This striking oval portrait dates to the beginning of the artist’s second Caroline period in England, shortly after Charles II was restored to the throne by Parliament in 1660. In its simplicity the portrait still shows the influence of the artist’s Dutch heritage – it is not yet the full-blown ‘court portrait’ one associates with later Lely, when his sitters were extravagantly bedecked and bewigged.
Here he places the young man characteristically off-centre in the canvas, drawing the viewer into his face with a dark background. His features are subtly individualised, though the highlights on his nose and in his hair are typical of the artist. The strikingly androgenous beauty of the young man with his rosebud mouth and golden curls is captured with an alacrity that belies the technique required to achieve it. The plain background contains no distracting detail, and this, together with the young man’s pose – no hands visible to suggest distracting movement – convey a sense of quietness and calm dignity. The crisp whites and thick impasto of his undershirt and plain lace collar (features found in early Lelys), stand out in contrast to the rich velvety blacks of his draped, rather informal mantle. Such relaxed garb was fashionable at the time, a state of ‘déshabille’ redolent of the Caroline court.
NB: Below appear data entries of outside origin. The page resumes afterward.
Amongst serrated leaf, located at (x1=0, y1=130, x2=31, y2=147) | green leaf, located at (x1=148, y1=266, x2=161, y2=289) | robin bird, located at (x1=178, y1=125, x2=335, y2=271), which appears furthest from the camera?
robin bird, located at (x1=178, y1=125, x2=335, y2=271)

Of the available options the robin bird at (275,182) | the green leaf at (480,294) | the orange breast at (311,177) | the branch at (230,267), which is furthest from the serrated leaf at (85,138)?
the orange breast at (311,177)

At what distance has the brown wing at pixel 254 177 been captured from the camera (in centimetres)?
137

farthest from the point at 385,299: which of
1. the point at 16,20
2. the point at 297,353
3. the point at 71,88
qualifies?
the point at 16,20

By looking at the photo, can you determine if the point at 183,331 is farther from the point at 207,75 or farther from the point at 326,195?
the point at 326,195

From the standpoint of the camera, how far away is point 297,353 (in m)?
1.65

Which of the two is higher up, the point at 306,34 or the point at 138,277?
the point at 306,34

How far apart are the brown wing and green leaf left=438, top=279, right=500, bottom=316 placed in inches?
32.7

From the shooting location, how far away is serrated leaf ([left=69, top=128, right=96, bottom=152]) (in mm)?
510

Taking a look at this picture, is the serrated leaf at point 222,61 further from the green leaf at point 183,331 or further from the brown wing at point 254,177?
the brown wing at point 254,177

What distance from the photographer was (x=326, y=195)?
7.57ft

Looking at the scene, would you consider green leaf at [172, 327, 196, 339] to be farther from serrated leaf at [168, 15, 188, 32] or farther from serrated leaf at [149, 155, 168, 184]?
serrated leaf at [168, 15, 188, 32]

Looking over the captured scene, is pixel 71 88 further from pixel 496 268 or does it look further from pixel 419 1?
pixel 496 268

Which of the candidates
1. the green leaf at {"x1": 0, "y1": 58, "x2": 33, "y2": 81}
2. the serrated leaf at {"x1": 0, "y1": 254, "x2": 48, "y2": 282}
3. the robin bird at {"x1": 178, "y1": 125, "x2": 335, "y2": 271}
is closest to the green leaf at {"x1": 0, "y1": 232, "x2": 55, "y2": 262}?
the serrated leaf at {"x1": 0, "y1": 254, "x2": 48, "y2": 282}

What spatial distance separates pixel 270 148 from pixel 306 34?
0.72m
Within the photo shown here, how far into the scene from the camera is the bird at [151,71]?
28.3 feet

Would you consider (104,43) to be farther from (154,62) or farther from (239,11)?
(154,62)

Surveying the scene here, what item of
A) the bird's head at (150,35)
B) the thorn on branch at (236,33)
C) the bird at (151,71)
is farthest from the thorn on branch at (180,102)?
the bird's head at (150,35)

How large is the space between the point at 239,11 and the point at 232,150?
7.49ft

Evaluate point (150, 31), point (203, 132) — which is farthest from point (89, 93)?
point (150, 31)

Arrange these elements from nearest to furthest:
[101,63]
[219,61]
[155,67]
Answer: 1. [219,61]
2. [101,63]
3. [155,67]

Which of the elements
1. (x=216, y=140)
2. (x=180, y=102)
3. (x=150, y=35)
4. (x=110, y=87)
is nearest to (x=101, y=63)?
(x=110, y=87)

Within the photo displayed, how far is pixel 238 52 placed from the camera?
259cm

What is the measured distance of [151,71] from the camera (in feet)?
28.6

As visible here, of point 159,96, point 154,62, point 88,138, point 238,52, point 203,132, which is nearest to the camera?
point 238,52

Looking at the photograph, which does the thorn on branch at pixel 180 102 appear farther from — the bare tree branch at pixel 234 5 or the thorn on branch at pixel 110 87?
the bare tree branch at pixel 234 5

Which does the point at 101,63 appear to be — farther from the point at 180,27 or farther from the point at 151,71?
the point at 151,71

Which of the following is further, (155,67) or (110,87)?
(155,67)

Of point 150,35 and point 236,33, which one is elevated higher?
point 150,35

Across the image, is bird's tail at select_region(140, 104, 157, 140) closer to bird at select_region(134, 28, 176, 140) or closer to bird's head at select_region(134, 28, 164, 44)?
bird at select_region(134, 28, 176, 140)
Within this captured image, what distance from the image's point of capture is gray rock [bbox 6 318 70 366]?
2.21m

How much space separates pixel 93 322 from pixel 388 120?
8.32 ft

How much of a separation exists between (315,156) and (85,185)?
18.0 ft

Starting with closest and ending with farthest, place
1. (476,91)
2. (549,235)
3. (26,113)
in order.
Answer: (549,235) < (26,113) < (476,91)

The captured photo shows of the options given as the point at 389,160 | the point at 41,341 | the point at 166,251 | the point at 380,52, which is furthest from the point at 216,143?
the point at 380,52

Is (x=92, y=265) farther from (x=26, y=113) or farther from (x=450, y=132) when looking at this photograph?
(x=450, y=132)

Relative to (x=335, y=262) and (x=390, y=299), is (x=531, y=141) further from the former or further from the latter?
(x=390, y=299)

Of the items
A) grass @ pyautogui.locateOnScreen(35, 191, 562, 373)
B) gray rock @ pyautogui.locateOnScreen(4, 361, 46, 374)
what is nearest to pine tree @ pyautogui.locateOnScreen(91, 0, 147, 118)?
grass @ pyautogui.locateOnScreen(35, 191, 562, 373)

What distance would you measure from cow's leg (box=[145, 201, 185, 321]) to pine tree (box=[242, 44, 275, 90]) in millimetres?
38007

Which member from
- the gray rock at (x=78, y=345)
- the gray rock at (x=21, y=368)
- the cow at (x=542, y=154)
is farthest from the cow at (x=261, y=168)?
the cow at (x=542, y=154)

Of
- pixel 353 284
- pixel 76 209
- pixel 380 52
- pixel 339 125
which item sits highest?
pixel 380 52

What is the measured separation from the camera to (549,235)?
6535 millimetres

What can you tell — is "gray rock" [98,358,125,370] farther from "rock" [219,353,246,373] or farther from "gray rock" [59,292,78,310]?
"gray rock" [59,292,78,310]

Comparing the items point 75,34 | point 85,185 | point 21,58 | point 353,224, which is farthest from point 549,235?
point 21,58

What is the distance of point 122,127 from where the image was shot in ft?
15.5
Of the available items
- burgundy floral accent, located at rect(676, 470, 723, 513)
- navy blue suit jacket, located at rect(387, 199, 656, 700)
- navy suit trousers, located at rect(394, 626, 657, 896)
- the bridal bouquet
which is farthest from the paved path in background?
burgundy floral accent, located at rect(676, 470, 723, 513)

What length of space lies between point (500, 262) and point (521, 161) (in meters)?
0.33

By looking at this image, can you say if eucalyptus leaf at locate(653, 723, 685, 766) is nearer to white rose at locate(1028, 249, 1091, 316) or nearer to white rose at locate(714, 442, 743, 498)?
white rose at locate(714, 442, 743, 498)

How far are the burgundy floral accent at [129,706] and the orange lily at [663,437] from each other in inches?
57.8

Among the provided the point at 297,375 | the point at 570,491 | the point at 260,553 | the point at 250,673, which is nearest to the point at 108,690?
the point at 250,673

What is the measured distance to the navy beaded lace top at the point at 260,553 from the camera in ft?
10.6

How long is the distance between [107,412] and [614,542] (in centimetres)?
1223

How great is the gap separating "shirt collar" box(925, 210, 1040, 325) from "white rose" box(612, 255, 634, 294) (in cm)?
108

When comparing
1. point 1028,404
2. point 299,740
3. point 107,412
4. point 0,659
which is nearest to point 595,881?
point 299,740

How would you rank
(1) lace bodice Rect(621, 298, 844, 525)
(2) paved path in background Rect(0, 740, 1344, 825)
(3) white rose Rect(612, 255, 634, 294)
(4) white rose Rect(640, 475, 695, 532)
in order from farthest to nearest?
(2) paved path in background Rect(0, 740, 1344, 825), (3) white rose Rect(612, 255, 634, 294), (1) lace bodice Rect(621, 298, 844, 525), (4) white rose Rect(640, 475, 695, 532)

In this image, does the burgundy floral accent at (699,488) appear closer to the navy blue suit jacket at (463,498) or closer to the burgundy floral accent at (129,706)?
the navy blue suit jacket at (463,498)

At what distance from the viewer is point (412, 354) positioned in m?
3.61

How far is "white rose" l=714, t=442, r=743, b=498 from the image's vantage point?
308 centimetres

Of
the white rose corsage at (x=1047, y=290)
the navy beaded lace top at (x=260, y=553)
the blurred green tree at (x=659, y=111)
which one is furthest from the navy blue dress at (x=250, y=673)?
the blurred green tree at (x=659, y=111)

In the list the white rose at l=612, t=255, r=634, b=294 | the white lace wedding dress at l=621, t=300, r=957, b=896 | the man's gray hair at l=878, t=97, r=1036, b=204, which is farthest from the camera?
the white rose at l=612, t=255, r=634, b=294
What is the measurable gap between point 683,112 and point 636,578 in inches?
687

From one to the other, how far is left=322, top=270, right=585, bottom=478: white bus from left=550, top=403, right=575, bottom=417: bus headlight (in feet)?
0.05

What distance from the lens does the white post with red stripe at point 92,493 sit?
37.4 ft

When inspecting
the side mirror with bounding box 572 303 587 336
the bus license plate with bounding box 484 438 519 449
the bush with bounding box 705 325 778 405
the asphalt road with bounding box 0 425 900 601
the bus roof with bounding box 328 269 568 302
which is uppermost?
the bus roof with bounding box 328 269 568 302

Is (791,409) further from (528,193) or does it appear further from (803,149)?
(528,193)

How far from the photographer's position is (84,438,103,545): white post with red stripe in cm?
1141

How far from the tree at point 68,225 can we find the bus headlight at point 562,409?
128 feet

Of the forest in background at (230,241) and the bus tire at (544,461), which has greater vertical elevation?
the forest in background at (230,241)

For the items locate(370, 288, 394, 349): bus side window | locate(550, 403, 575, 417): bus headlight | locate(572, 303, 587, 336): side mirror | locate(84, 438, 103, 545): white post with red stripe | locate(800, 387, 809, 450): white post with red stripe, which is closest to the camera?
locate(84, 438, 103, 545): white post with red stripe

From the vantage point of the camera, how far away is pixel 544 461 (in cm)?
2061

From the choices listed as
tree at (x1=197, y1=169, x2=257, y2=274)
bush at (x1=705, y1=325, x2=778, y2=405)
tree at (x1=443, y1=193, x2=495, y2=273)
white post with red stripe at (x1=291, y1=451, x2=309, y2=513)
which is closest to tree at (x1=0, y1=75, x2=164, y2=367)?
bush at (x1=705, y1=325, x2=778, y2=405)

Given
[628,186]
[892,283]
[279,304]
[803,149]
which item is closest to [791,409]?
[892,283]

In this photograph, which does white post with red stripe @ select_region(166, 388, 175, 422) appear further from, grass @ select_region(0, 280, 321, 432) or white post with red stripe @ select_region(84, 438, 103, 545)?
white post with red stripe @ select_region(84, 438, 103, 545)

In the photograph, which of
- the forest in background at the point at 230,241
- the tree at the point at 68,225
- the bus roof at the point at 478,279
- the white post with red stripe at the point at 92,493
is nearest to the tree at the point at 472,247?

Peter Lely was the son of a Dutch military officer, born in Germany at Soest in Westphalia in 1618. Though his family name was ‘van der Faes’, he assumed the name Lely after the lily that was carved on the gable of his father’s home in The Hague. He studied in Haarlem before moving to London in 1641 and in 1647 he became a freeman of the Painter-Stainers’ Company. Initially, Lely painted a variety of subject matter including landscape, religious, and mythological scenes, however, he quickly recognized the strength of the English market for portraiture. By working for many of the patrons of the late van Dyck, the artist rapidly established himself as one of the country’s leading portrait painters, numbering Charles I among his patrons. Amazingly, his work bridges the end of the reign of Charles I, through the Republic and well into the reign of Charles II. Lely’s mercurial artistic skills must have extended to his personality, and one can only assume he was as affable as he was politic.
After Charles II’s restoration to the throne by Parliament in 1660, the king proceeded to create and preside over one of the most cosmopolitan and extravagant courts in British history and Lely was very much responsible for creating its visual footprint. As ‘Principal Painter’ to the King, like van Dyck before him, he went on to paint the most elite and influential members of the court.